> What to work on
Find the line containing "How much distance separates the", then output it and every line after it through the end of the listing below, exactly as written.

Entries taken from a collection
--
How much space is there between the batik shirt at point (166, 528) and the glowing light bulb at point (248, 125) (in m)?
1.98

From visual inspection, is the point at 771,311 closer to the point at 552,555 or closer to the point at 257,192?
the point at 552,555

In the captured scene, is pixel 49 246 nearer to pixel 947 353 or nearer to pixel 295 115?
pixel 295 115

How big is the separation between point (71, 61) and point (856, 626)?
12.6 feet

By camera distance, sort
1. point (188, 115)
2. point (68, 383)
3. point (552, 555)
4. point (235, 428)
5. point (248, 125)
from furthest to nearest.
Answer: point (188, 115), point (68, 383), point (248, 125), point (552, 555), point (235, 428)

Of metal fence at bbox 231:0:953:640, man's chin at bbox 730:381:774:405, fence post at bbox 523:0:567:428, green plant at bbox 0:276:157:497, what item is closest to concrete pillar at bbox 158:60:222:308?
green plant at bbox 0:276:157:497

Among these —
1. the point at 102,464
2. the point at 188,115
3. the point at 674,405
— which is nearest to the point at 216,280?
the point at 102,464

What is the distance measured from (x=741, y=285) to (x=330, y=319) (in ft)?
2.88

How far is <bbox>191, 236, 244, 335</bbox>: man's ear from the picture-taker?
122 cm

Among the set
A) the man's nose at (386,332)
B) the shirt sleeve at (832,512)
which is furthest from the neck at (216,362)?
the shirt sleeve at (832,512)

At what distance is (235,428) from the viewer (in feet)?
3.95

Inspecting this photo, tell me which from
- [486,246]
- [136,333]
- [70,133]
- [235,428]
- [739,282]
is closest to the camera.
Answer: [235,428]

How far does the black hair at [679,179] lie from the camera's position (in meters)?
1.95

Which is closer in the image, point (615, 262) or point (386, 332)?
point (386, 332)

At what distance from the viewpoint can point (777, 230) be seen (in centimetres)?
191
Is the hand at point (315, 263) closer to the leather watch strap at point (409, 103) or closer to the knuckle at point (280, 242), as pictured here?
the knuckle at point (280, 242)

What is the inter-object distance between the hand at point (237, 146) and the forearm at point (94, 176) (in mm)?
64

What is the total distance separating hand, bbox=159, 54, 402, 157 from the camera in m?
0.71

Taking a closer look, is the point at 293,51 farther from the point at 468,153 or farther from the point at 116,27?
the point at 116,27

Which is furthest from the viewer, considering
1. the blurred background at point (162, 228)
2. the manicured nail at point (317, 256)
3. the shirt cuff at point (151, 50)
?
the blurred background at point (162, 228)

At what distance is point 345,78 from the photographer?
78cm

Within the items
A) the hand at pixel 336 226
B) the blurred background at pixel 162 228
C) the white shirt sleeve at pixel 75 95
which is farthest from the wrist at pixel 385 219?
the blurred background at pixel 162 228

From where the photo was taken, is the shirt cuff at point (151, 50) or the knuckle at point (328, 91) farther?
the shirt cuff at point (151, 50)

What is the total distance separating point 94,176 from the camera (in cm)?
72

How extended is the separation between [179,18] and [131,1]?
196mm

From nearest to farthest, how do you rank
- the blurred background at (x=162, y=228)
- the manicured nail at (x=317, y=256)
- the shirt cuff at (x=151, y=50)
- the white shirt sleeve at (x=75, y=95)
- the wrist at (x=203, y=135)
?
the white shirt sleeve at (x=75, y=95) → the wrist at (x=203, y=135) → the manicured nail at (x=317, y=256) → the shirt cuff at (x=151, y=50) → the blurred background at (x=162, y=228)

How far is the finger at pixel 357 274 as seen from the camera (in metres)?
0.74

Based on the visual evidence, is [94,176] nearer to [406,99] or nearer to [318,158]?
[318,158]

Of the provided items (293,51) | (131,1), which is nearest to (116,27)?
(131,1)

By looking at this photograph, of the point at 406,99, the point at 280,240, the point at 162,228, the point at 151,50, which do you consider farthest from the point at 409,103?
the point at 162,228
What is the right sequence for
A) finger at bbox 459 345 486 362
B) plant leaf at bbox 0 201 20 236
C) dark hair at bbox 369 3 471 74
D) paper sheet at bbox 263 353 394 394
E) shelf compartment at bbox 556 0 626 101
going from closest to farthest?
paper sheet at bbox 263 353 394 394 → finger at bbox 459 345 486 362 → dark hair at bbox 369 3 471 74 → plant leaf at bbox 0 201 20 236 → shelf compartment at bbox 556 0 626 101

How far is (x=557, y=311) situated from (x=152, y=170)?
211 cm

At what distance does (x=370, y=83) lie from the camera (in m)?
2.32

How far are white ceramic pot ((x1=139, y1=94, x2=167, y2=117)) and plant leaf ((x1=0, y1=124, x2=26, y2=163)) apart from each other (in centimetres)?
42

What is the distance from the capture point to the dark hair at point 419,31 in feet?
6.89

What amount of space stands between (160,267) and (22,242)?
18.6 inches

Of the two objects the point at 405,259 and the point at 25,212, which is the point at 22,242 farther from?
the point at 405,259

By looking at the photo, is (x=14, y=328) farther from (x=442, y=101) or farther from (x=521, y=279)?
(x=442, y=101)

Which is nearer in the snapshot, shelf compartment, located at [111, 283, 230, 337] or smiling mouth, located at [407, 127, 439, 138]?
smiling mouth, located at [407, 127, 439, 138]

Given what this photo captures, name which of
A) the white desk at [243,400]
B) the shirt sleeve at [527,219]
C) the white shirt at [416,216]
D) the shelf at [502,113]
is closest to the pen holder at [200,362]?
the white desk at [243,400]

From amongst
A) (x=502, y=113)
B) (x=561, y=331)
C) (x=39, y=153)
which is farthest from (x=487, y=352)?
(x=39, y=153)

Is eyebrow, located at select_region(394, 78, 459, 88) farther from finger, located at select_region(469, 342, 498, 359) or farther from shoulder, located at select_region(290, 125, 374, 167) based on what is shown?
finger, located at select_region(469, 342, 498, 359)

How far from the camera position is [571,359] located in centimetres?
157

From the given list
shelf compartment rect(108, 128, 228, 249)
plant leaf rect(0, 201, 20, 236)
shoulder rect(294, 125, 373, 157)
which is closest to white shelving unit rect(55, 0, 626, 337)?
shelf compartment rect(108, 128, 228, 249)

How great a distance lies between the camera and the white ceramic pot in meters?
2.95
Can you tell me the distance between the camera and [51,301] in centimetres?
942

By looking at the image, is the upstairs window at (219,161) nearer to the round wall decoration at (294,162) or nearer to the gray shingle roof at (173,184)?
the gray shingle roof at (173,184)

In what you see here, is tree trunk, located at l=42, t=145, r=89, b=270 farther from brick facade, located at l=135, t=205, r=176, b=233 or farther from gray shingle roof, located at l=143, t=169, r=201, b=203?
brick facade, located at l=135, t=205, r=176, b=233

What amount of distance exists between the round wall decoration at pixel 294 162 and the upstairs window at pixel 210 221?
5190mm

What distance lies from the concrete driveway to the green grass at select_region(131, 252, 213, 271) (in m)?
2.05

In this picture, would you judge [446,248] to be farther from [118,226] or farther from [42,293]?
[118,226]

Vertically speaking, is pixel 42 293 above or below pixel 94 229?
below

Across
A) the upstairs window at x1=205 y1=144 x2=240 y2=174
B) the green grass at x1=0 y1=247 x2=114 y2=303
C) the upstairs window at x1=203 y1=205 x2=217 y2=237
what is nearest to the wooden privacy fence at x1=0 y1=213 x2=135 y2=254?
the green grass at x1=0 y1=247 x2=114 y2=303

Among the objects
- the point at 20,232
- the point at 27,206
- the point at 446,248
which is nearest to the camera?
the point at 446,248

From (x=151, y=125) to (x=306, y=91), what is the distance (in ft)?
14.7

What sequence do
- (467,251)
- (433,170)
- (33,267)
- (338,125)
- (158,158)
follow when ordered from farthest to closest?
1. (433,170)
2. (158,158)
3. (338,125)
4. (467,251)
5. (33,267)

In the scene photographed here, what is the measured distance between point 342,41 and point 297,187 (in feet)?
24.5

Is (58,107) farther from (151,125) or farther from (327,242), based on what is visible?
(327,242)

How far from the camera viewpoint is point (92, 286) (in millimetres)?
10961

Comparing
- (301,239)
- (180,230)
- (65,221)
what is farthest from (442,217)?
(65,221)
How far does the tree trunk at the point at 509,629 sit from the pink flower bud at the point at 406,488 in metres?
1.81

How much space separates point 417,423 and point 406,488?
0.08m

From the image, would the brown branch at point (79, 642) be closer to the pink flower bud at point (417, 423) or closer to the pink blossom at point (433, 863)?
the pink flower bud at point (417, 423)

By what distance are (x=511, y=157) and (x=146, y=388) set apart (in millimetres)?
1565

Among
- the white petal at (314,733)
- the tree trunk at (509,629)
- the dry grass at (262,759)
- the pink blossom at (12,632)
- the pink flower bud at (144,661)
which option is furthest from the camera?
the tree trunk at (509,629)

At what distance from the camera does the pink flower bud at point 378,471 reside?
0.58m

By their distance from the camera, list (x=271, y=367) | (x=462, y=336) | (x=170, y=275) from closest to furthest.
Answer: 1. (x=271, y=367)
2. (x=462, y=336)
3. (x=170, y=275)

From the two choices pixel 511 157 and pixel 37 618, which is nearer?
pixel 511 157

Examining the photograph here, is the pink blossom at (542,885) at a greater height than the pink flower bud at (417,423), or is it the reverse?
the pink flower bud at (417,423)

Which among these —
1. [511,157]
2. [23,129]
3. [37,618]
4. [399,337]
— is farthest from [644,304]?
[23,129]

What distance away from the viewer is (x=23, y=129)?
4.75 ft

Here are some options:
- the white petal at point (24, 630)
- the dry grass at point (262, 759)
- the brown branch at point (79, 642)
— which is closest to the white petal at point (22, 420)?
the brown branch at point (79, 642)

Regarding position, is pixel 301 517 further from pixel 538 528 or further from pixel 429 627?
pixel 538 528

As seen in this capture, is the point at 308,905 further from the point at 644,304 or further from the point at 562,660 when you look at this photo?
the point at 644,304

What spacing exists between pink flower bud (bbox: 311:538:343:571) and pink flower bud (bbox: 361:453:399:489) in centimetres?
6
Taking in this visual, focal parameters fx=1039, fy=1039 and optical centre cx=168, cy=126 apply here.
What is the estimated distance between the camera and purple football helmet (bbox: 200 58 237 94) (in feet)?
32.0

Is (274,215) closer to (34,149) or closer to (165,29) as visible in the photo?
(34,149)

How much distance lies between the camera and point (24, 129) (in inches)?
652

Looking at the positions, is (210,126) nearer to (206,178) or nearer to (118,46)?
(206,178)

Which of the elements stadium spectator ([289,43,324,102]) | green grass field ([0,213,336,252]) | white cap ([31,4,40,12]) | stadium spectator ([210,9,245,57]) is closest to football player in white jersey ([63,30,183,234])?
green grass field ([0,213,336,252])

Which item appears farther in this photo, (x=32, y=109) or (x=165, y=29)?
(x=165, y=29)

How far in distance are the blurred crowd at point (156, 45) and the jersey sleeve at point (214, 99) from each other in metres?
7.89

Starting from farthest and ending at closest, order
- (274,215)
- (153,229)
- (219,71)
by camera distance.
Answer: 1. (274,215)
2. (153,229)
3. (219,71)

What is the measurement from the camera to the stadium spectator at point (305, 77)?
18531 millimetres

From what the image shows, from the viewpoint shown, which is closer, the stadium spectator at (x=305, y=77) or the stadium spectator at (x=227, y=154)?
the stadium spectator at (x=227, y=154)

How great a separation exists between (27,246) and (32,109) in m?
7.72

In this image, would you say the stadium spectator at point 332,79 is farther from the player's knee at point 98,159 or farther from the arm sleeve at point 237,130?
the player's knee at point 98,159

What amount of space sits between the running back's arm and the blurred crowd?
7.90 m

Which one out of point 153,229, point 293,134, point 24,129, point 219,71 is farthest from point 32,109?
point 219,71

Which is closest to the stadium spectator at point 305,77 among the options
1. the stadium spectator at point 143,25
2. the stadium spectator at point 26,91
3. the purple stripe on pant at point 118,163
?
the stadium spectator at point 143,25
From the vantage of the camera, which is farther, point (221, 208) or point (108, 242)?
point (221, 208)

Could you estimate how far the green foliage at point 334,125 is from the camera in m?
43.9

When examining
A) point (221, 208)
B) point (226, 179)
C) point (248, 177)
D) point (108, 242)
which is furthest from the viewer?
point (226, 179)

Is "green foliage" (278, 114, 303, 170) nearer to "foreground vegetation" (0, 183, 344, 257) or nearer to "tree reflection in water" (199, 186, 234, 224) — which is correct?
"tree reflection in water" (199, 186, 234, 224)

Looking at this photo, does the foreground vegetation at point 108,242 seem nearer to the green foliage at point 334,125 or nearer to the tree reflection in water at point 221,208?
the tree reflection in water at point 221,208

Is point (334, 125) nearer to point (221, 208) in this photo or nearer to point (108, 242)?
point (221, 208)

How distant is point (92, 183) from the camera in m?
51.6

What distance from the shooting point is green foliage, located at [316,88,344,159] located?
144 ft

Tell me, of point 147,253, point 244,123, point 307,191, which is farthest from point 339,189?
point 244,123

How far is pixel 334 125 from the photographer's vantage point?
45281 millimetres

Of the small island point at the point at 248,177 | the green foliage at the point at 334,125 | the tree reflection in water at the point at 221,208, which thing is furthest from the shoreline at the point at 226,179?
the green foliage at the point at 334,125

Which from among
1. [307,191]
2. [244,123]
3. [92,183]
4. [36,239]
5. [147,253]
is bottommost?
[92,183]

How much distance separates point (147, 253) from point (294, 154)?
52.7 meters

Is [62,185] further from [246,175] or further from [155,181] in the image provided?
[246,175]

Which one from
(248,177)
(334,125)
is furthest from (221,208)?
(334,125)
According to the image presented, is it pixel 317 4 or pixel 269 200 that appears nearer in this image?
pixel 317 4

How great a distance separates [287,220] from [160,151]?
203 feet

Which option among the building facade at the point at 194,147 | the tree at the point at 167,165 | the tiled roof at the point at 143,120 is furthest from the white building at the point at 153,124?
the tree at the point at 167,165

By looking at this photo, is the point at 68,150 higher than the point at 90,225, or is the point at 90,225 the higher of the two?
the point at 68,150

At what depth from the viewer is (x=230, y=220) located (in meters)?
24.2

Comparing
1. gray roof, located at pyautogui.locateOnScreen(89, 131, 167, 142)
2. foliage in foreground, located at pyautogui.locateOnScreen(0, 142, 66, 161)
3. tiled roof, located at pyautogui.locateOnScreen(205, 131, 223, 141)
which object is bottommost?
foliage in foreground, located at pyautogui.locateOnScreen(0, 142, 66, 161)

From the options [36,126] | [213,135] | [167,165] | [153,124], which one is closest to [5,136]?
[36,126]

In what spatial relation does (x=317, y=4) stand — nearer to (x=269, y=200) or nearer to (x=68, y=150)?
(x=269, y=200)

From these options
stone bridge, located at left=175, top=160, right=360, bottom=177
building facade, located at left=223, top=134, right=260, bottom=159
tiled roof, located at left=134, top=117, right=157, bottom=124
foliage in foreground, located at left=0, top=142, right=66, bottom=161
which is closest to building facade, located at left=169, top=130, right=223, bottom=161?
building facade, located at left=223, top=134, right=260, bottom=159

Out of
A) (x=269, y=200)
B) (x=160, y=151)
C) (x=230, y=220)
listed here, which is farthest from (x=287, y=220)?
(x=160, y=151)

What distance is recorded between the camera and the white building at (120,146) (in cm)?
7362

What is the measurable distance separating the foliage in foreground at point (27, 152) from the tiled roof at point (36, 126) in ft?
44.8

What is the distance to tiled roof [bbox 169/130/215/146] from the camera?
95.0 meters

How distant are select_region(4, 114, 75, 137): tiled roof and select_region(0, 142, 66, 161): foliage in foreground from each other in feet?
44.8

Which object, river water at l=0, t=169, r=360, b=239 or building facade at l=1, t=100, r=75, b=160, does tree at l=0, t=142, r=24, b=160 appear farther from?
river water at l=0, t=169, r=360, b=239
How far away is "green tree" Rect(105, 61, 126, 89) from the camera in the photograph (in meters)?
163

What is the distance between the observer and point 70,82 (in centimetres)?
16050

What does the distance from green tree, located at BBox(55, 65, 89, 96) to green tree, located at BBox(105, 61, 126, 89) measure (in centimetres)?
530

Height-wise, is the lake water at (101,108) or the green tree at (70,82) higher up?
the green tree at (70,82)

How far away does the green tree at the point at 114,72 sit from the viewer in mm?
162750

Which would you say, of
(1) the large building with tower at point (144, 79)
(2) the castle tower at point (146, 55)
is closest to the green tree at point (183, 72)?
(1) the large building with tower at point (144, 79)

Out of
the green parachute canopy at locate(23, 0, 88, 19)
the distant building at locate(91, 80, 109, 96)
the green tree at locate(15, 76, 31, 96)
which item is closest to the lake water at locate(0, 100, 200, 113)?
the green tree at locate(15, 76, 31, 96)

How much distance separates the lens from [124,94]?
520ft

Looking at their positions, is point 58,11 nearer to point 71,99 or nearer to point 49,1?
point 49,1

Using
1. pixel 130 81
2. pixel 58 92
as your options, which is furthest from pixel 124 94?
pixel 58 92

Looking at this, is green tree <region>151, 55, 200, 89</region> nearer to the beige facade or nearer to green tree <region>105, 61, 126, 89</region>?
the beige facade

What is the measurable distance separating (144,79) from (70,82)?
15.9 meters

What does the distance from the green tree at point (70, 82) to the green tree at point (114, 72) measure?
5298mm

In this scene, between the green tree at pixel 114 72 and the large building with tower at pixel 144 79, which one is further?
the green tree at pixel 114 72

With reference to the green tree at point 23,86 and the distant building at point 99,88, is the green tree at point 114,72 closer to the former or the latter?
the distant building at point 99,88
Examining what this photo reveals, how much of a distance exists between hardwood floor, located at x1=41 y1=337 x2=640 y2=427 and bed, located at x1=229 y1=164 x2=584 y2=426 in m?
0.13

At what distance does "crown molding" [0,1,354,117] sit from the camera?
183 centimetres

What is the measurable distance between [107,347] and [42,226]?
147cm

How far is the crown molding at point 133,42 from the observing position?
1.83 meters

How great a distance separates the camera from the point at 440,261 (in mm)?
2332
--
> Reply
How much distance separates the lens from [124,94]?
520ft

Looking at their positions, is point 58,11 nearer to point 71,99 or nearer to point 49,1?
point 49,1

Using
1. pixel 130 81
2. pixel 58 92
as your options, which is furthest from pixel 124 94?
pixel 58 92

Looking at this, is green tree <region>151, 55, 200, 89</region> nearer to the beige facade or nearer to green tree <region>105, 61, 126, 89</region>?
the beige facade

What is the measurable distance separating (144,79) from (70,82)?
15.9 meters

What does the distance from the green tree at point (70, 82) to the green tree at point (114, 72) measure?
5298mm

In this scene, between the green tree at pixel 114 72 and the large building with tower at pixel 144 79, which one is further?
the green tree at pixel 114 72

With reference to the green tree at point 23,86 and the distant building at point 99,88, is the green tree at point 114,72 closer to the former or the latter?
the distant building at point 99,88
Examining what this photo reveals, how much of a distance exists between hardwood floor, located at x1=41 y1=337 x2=640 y2=427 and bed, located at x1=229 y1=164 x2=584 y2=426 in m?
0.13

At what distance does "crown molding" [0,1,354,117] sit from the camera?
183 centimetres

What is the measurable distance between [107,347] and [42,226]?
147cm

How far is the crown molding at point 133,42 from the observing position?
1.83 meters

How great a distance separates the camera from the point at 440,261 (in mm)?
2332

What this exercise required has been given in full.